President Susilo Bambang Yudhoyono telephoned Siti Hajar on Thursday to offer his support to the Indonesian migrant worker who claims to hav...

President Susilo Bambang Yudhoyono telephoned Siti Hajar on Thursday to offer his support to the Indonesian migrant worker who claims to have been abused by her Malaysian employer.

“I already talked directly to Siti Hajar [by phone], to put her mind at ease and to toughen [her] up,” Yudhoyono said at his office in Jakarta.

Metro TV aired footage of Siti receiving the phone call from Yudhoyono in Kuala Lumpur on the cellular phone of Indonesia’s ambassador to Malaysia, Da’i Bachtiar. The call lasted about three minutes.

Originally from West Java’s Garut district, Siti has claimed that she was abused by the Malaysian woman she worked for as a domestic servant, and that she did not receive her salary for 34 months.
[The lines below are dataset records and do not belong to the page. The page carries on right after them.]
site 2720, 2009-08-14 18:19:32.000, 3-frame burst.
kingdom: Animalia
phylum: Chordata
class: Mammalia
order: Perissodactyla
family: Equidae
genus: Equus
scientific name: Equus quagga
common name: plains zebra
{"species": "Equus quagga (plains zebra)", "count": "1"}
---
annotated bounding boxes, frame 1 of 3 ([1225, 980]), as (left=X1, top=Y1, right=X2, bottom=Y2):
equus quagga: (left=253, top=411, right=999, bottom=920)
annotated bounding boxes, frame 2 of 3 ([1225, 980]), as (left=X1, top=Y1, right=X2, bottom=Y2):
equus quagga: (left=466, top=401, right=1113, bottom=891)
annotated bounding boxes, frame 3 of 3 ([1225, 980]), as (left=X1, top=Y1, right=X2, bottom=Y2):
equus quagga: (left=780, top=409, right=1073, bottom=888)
Siti reportedly began working for Hau Yuang Tyng, also known as Michelle, in 2006. Her contract called for her to be paid 500 Malaysian ringgit ($140) per month.
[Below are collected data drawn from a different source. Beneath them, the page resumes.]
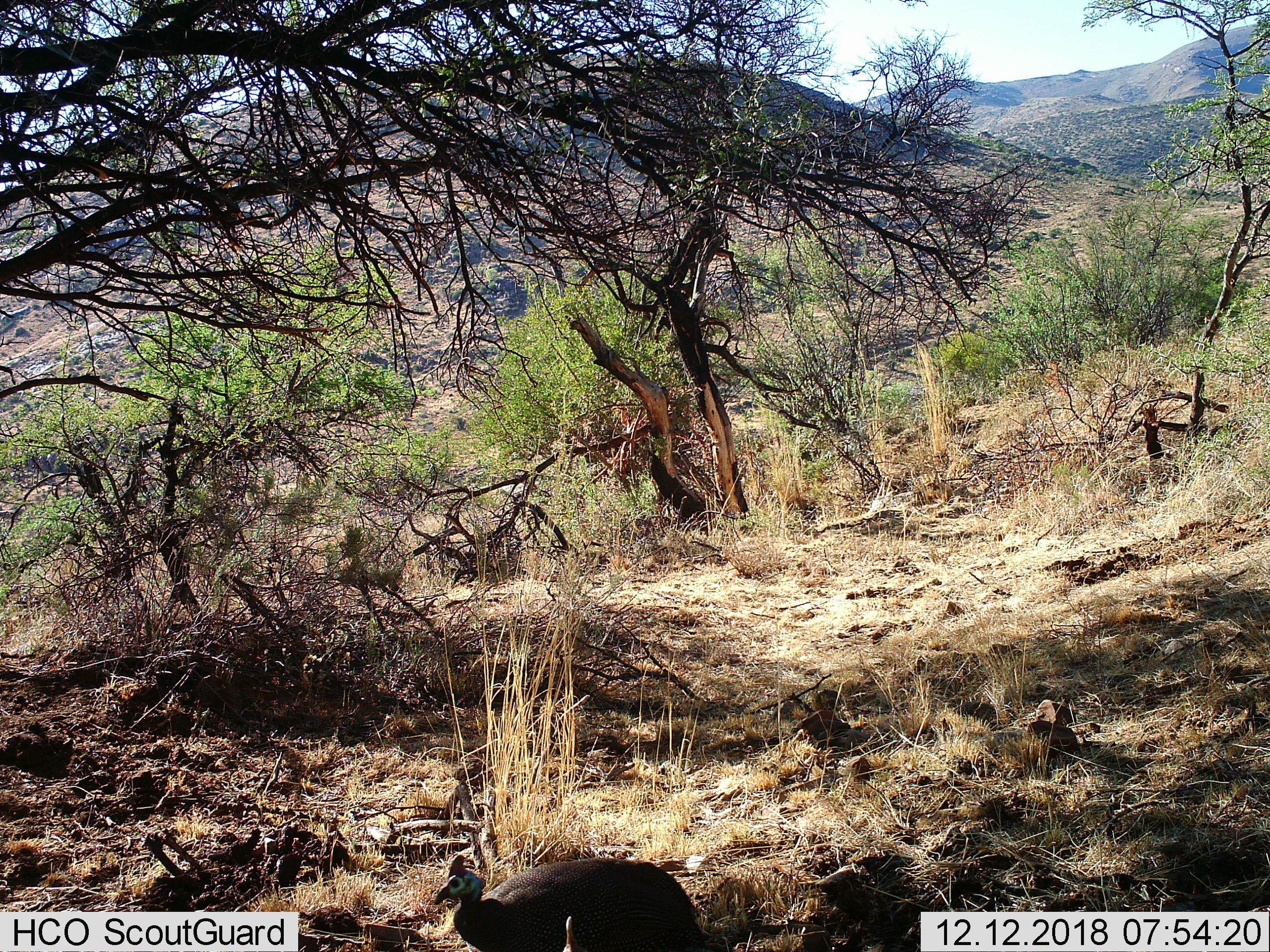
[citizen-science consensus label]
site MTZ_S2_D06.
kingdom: Animalia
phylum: Chordata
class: Aves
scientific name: Aves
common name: bird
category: birdother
Birdother (bird) (Aves), count 1. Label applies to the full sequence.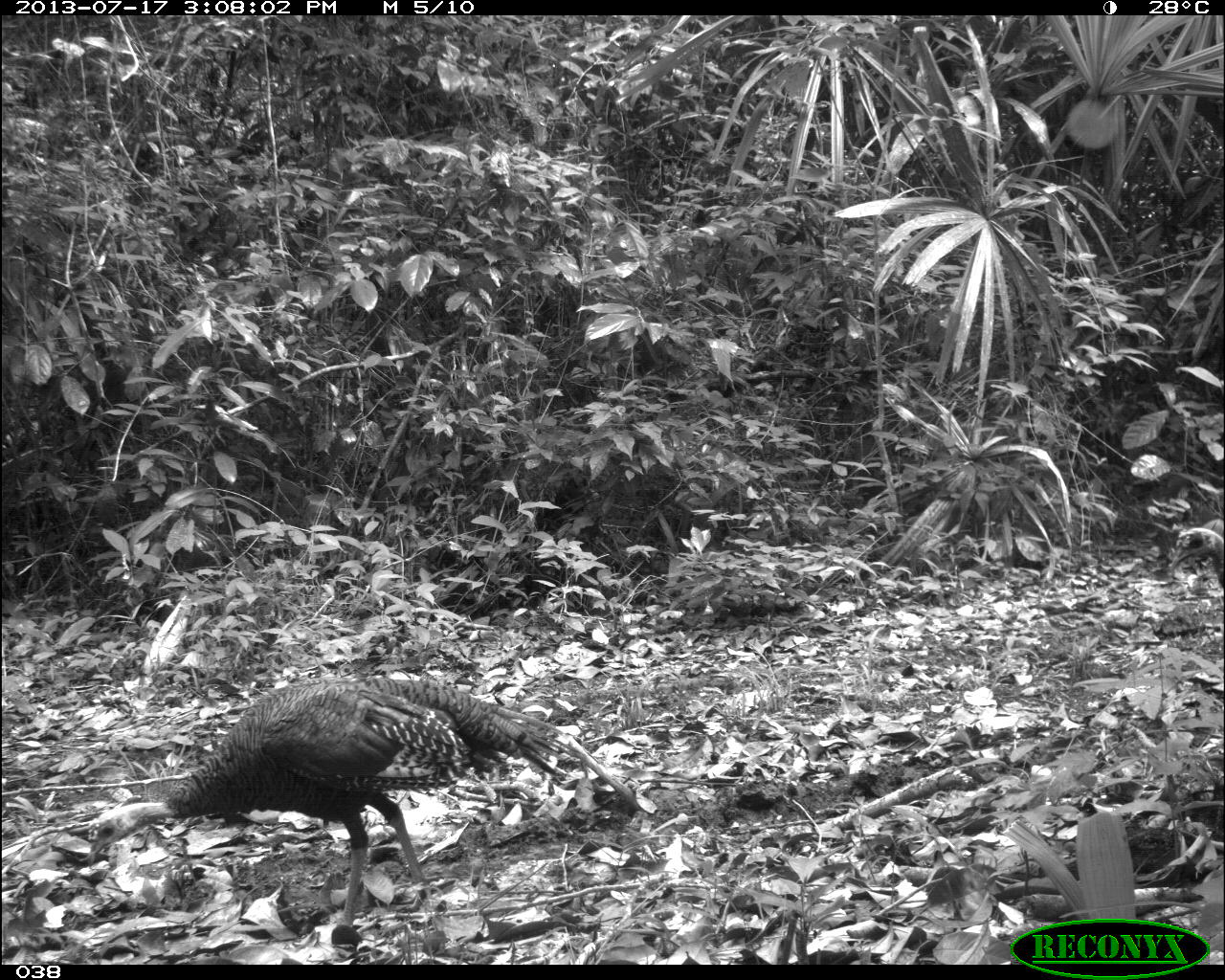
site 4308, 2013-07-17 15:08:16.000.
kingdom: Animalia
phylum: Chordata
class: Aves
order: Galliformes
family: Phasianidae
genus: Meleagris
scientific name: Meleagris ocellata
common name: ocellated turkey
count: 3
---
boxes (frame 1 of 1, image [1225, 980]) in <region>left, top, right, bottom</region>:
meleagris ocellata: <region>87, 674, 585, 926</region>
Yudhoyono said he was concerned by Siti’s situation and deplored the violence frequently suffered by Indonesian migrant workers in Malaysia.

He said that he had ordered Bachtiar and the head of the National Migrant Workers Placement and Protection Agency, Mohammad Jumhur Hidayat, to protect and seek justice for Indonesian workers in Malaysia.

Yudhoyono said that based on reports he had received, Malaysian law enforcers had been responsive and cooperative in handling Siti’s case.

He also thanked the Malaysian media for covering Siti’s story in a positive light.

“I still want law and justice to be really enforced,” Yudhoyono added.

Separately, Anis Hidayah, executive director of labor watchdog Migrant Care, expressed concern over Yudhoyono’s telephone call, saying that he might be seeking to use Siti’s situation to score political points ahead of July’s presidential election.

“Even though he spoke as the president, it still sounds suspicious,” Anis said. “Not once before did he ever personally call an abused migrant worker.”

Anis said the government needed to issue a strong regulation to protect migrant workers. “A case-by-case solution will not end the problem,” she said.

Jamaluddin, coordinator of advocacy at the Indonesian Migrant Workers Association, said many abuses went unreported.

“The government cannot deny the fact that there are still many other [women like] Siti Hajar out there,” Jamaluddin said.

He said that there needed to be an agreement between Indonesia and Malaysia to regulate foreign migrant workers in both countries.